- **What needs to be done**: Pick out every line in the items below that contains the string "asphalt", and copy each of those lines in full.

- **Records provided**:
· · · · · · ·

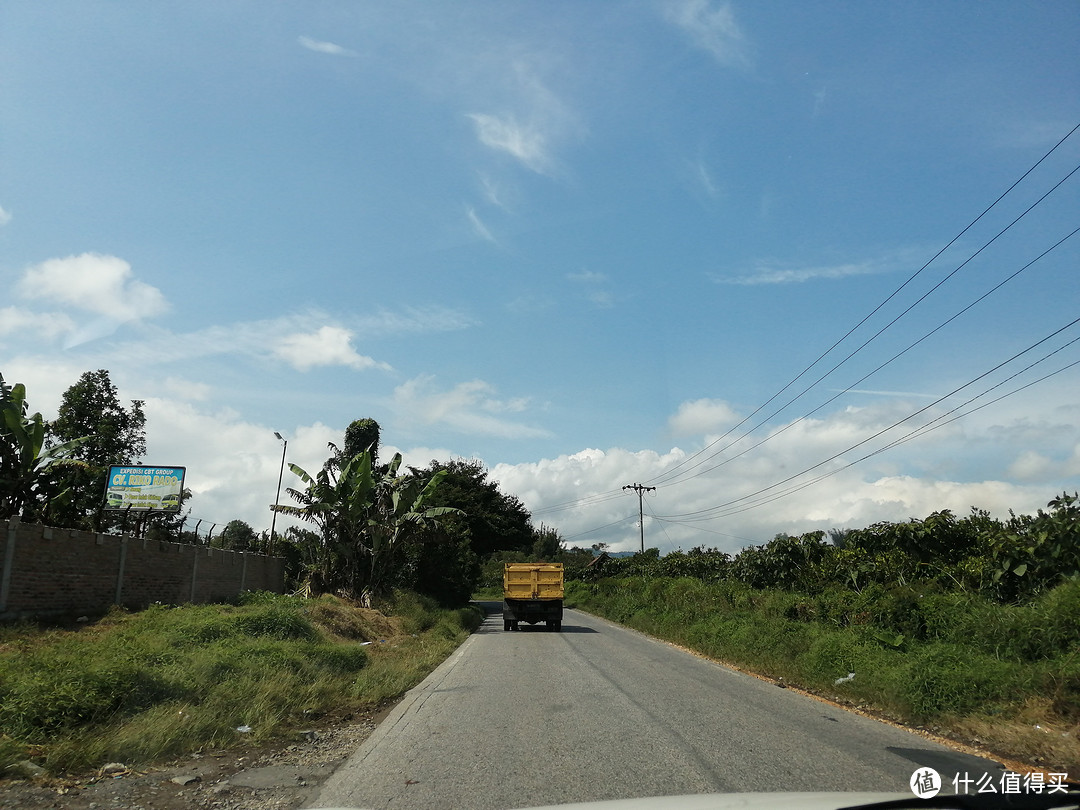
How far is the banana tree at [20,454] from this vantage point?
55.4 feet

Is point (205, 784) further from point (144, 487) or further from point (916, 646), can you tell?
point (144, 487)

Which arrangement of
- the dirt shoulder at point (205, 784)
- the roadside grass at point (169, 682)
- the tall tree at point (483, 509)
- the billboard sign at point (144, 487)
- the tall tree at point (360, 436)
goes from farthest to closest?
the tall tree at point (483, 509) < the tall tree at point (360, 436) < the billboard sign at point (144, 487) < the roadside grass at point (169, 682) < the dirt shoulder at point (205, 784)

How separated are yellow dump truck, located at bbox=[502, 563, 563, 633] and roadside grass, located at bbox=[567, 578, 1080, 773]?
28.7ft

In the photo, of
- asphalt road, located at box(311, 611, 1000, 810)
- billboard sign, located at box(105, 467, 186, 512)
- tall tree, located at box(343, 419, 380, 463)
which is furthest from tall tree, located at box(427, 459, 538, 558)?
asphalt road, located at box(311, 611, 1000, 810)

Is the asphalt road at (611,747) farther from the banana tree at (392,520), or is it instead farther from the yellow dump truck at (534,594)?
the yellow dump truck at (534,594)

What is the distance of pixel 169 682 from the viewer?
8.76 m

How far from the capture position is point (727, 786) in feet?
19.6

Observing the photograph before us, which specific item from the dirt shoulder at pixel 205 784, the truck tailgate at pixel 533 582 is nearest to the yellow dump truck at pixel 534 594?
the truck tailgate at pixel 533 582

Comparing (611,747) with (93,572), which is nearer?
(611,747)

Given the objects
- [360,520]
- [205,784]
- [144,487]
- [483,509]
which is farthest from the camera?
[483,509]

· · · · · · ·

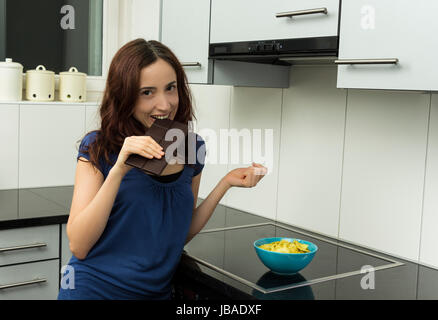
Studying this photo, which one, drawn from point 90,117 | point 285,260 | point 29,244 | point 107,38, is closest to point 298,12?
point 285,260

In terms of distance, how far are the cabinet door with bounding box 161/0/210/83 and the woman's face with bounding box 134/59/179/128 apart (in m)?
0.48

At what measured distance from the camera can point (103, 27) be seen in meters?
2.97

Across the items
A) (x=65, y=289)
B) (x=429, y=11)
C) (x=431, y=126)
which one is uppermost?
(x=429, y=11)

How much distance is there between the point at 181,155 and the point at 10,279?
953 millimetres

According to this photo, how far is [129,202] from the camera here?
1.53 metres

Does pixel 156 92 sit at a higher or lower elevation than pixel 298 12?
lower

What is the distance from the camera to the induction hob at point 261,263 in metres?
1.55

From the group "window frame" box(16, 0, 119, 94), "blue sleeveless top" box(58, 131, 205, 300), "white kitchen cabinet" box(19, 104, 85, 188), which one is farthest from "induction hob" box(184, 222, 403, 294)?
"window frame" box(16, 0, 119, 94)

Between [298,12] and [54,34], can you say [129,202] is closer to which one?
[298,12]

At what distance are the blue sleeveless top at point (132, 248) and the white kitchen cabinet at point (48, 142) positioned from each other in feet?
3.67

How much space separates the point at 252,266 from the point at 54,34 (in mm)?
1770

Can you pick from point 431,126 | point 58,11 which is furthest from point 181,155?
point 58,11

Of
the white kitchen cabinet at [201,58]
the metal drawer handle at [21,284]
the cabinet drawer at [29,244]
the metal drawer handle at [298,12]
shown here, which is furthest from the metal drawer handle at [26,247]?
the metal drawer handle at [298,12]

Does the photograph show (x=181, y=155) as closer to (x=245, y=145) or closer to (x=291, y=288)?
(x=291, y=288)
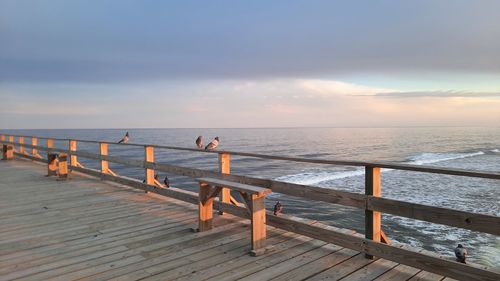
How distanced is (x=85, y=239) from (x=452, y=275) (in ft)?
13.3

· · · · · · ·

- **Result for this exercise**:
- asphalt road, located at box(311, 611, 1000, 810)
asphalt road, located at box(311, 611, 1000, 810)
Is the asphalt road at (611,747) farther from the banana tree at (392,520), or is it instead farther from the yellow dump truck at (534,594)?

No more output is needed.